In one of the climactic scenes of Goethe’s The Sorrow of Young Werther, the hero, in deep agony that he cannot be with the love of his life, Lotte, reads poetry aloud to her. In their grief they are brought to tears by the poetry, as it is the truest expression of their deepest turmoil. The art is more human than they can be in that moment. Which raises the question: What does it mean to be human? Are we created by the art we consume? Or does some essential humanity create meaning in art?

These are the questions at the heart of Michael Vukadinovich’s Billboard, an SRO Productions presentation now playing at the Onyx Theatre. Except that Billboard adds a wrinkle: What happens if the root of our identity is not art, but capitalism? When Andy (played by Richard Humphrey) gets a corporate logo tattooed on his forehead so he can afford to propose to his artist girlfriend Katelyn (Stefanie Jillian), they, along with Andy’s best friend, Damon (Patrick Edward Scagnelli), struggle with whether it makes him less than human, and how the act of making art around it might restore him to humanity.

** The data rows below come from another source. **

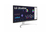 LG 29WQ600-W.AEU écran plat de PC 73,7 cm (29") 2560 x 1080 pixels Full HD LCD Dessus de table Blanc
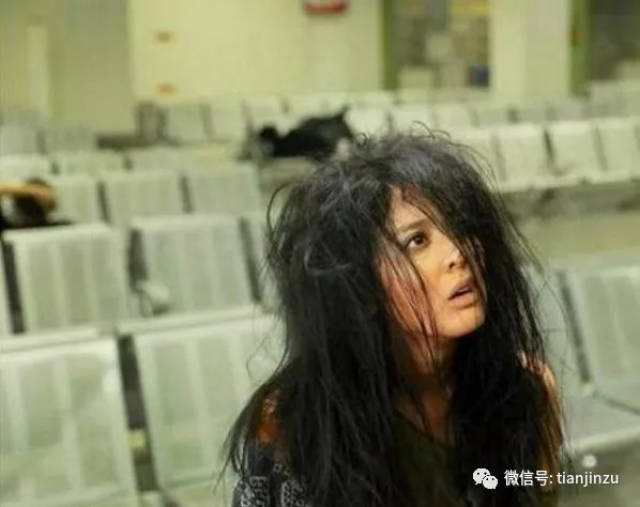 端碗吃饭,出门讨饭.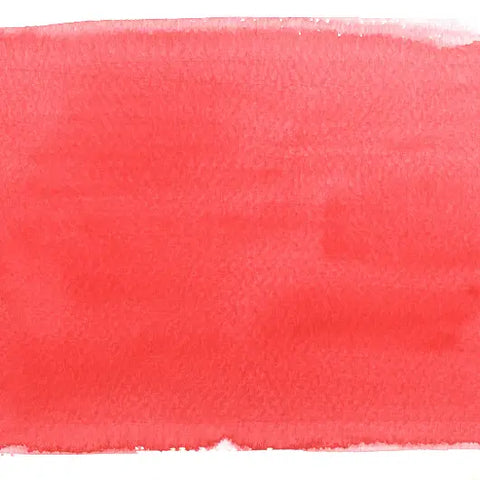 Your Soul Color Based On Your Zodiac Sign Goddess Provisions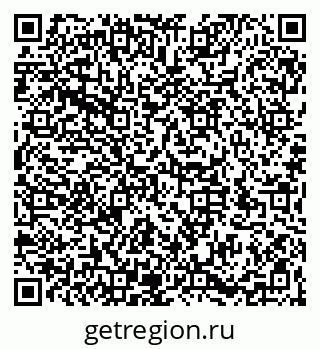 79066194076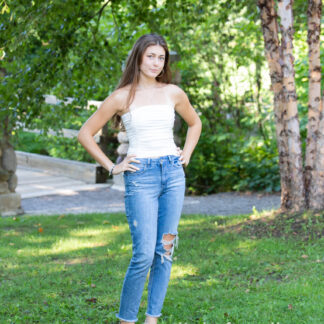20230819_EllieSenior_014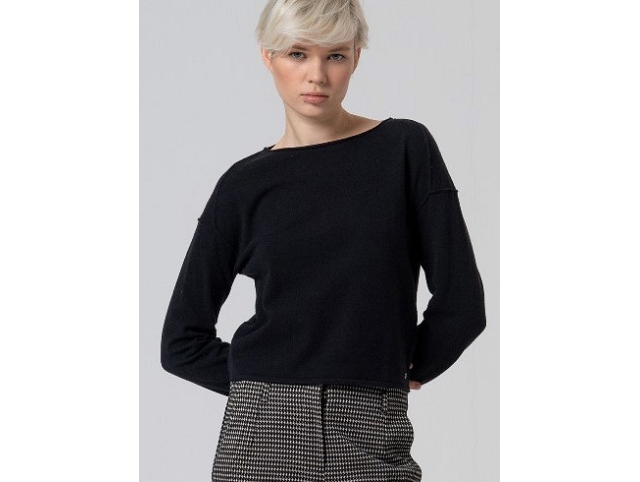 Surkana femme 555alne235 noir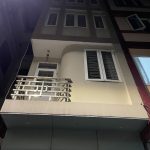  40m2 - 3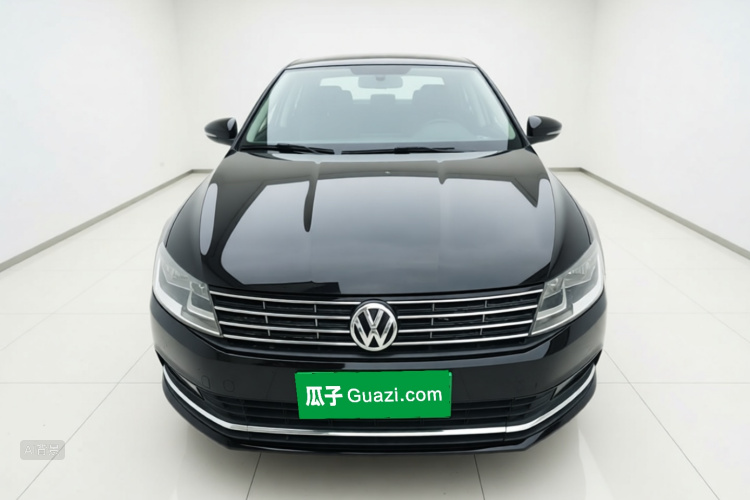 Volkswagen Lavida 2016 #3 Volkswagen Lavida 2016 car image #3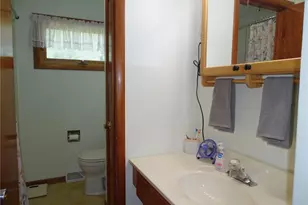 922 Auth St, Durand, WI 54736 - Photo 26
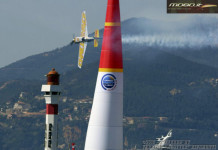 RBAR2018 - Cannes - friday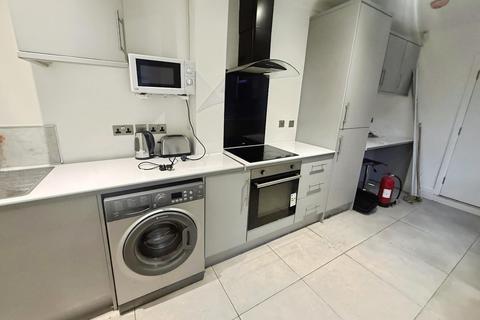 undefined, Lovett Street, Lincolnshire DN35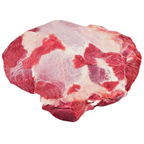 ALTYN TAGA Филе шейной части охлажденный, кг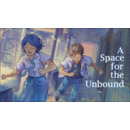 Igra PC A Space for the Unbound (EU)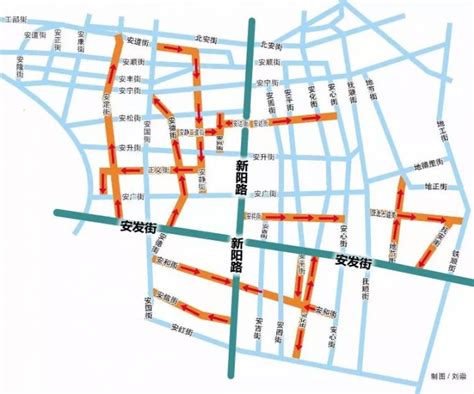 南京16路公交车路线图,南京72路公交车路线图 - 伤感说说吧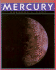 Mercury (the Gateway Solar System)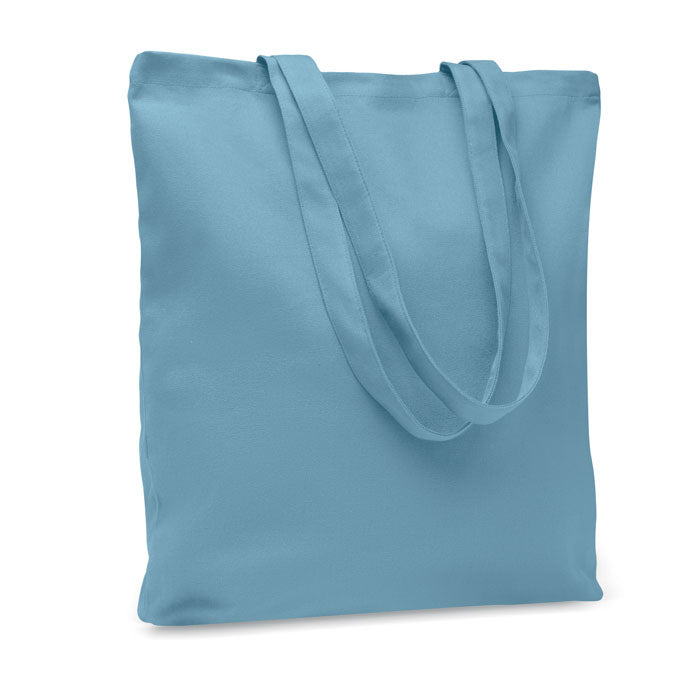 MO6442 - RASSA COLOURED
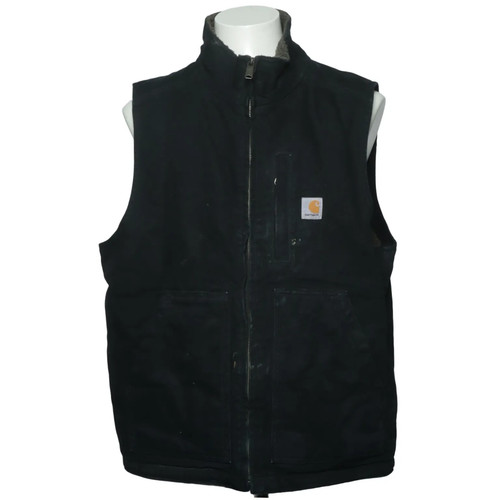 Carhartt outdoor weste - carhartt,,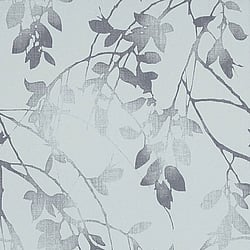 Galerie Wallcoverings Product Code: 17692 - Denim Wallpaper Collection Galerie Wallcoverings Product Code 17692 - Denim Wallpaper Collection -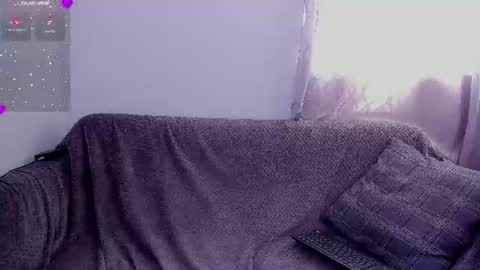 Selene Noire online show from June 15, 2026, 7:16 pm
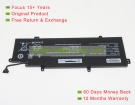 Great wall SNGW001 15.32V 3950mAh original batteries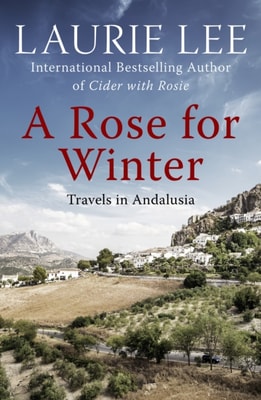 Rose for Winter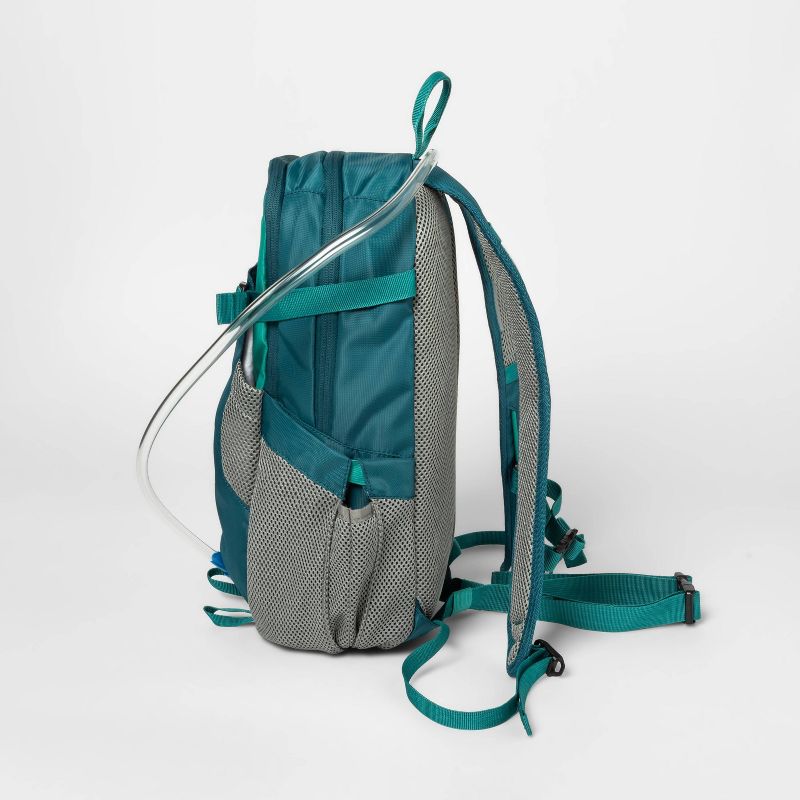 14L Hydration Pack - Embark™
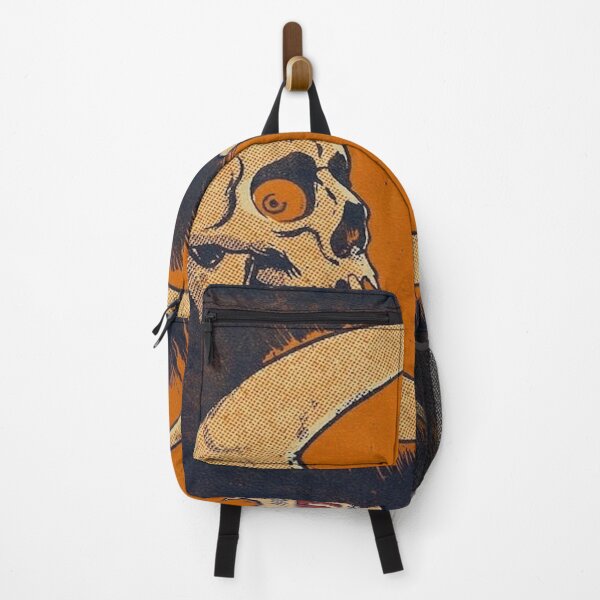 Item preview, The Killing Moon  designed and sold by Irator.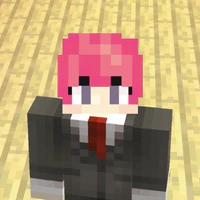 tt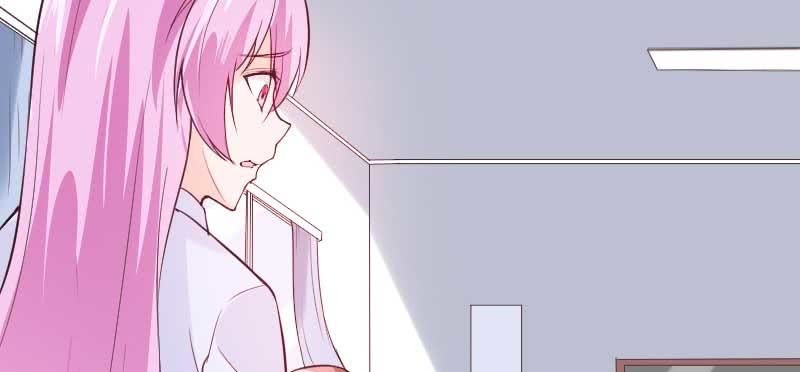 现在我只有你了(1/2)-第72话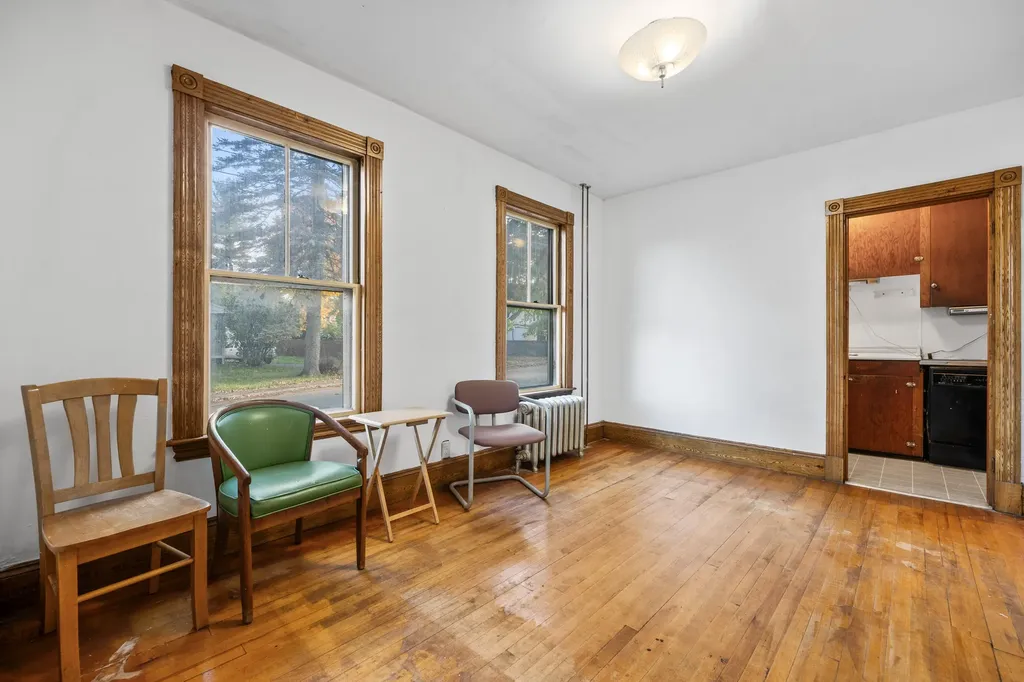 309 Benton Avenue Winslow ME 04901
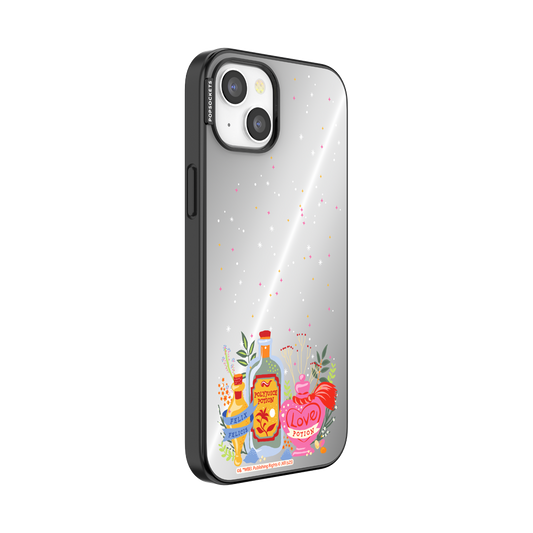 Potions — iPhone 15 Plus MagSafe Case - US 20402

That sounds like an intriguing setup for a play, but that’s all it seems to be: a setup. Billboard doesn’t investigate the idea or the people struggling with it nearly enough, instead relying on outworn clichés and facile characterizations (men who are too emotionally fragile to deal with talented women, a slacker best friend) instead of actually grappling with the questions.

The Details

Billboard
May 31-June 1, 8 p.m., $20
Onyx Theatre, 732-7225
Two stars

On the other hand, perhaps the play itself has more going for it, and it was just butchered by director Robert Routin and the cast. Random emotions were thrown around; they seemed called for but weren’t rooted in any kind of understanding of the actual circumstances of a scene, which resulted in a lot of stilted delivery and awkward movement. One actor literally couldn’t say a line without accompanying it with a physical gesture. By the time the final monologue about the difference between art and money rolled around, I didn’t care about either.